Woods exhibited in London from 1868, showing primarily Venetian subjects from 1877 at venues such as the Royal Academy, Royal Institute of Oil Painters, Fine Art Society and Arthur Tooth and Sons Gallery, as well as at the Royal Society of Artists in Birmingham, Walker Art Gallery in Liverpool and Manchester City Art Gallery. His paintings include Portrait of a Venetian (Warrington) and Cupid's Spell (Tate Gallery, London). In 1889 he was awarded a bronze medal at the Salon in Paris.
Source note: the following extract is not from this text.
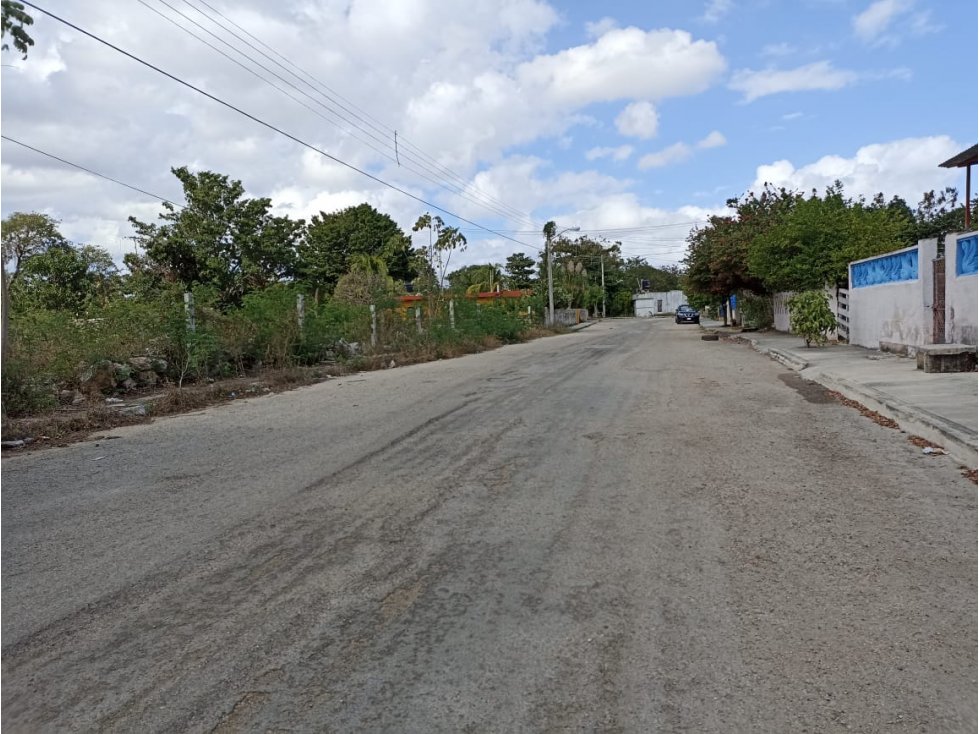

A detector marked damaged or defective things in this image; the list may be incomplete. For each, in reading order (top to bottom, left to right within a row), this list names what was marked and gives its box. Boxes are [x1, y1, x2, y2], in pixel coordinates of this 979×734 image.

cracked asphalt road [3, 322, 976, 734]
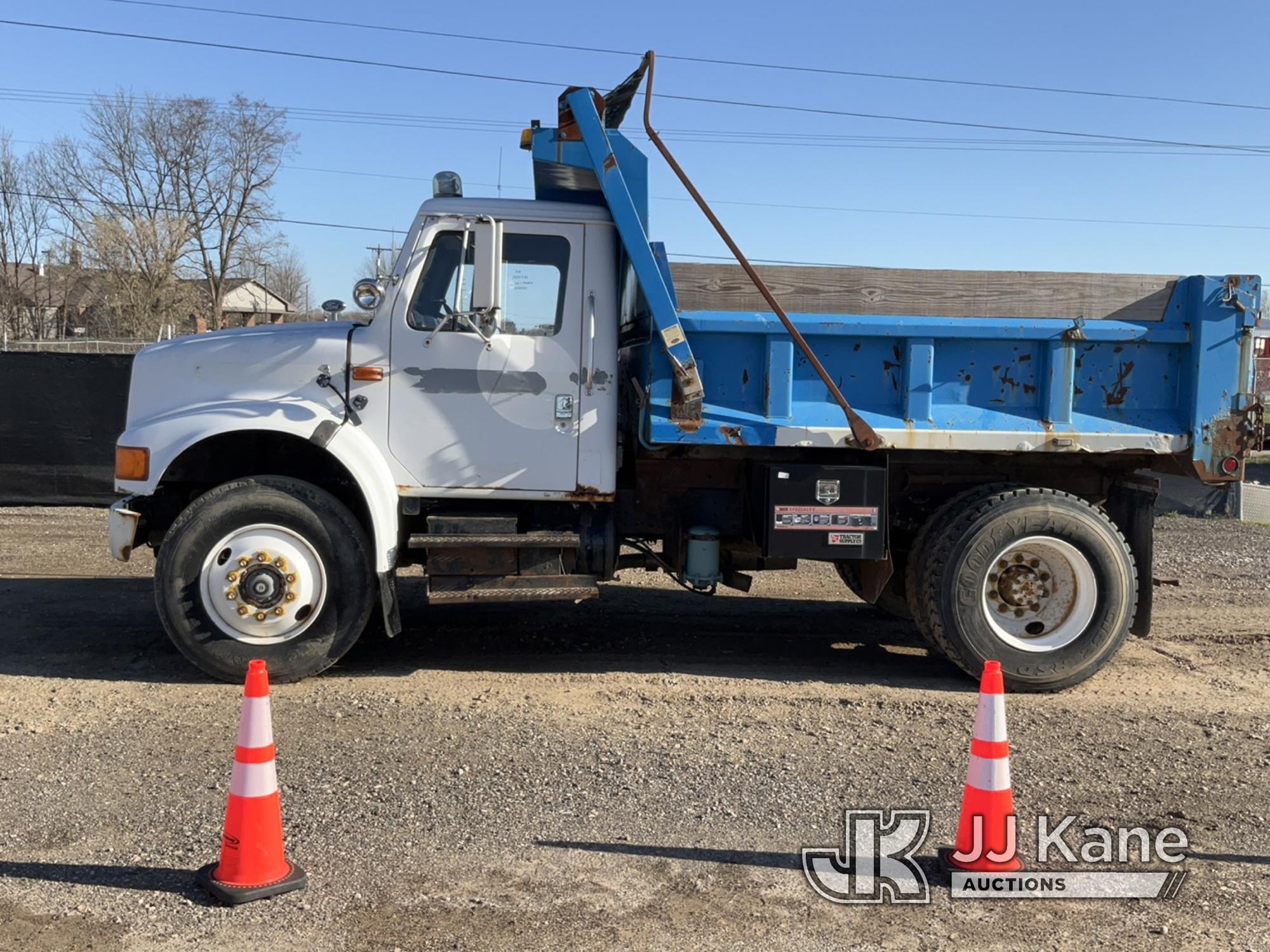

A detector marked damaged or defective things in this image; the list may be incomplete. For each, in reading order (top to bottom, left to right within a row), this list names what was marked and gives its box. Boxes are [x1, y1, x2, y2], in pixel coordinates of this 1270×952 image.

rusty dump bed [620, 261, 1255, 480]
Woods was elected an associate of the Royal Academy in 1882, becoming a full member in 1893, and joined the membership of the Royal Institute of Oil Painters in 1883. He was a member of The Arts Club from 1873 until at least 1920: writing to Helen Whistler in 1880, Whistler declared that whilst in London Woods could be found every night at The Arts Club (#06690).

Bibliography:

Bacher, Otto, With Whistler in Venice, New York, 1908; Bénézit, E., Dictionnaire des Peintres, Sculpteurs, Dessinateurs et Gravers, 8 vols, Paris, 1954-61; Fildes, L. V., Luke Fildes, R.A.: A Victorian Painter, London, 1968; Johnson, J., and A. Gruetzner, Dictionary of British Artists 1880-1940, Woodbridge, 1980; MacDonald, Margaret F., Palaces in the Night: Whistler in Venice, London, 2001.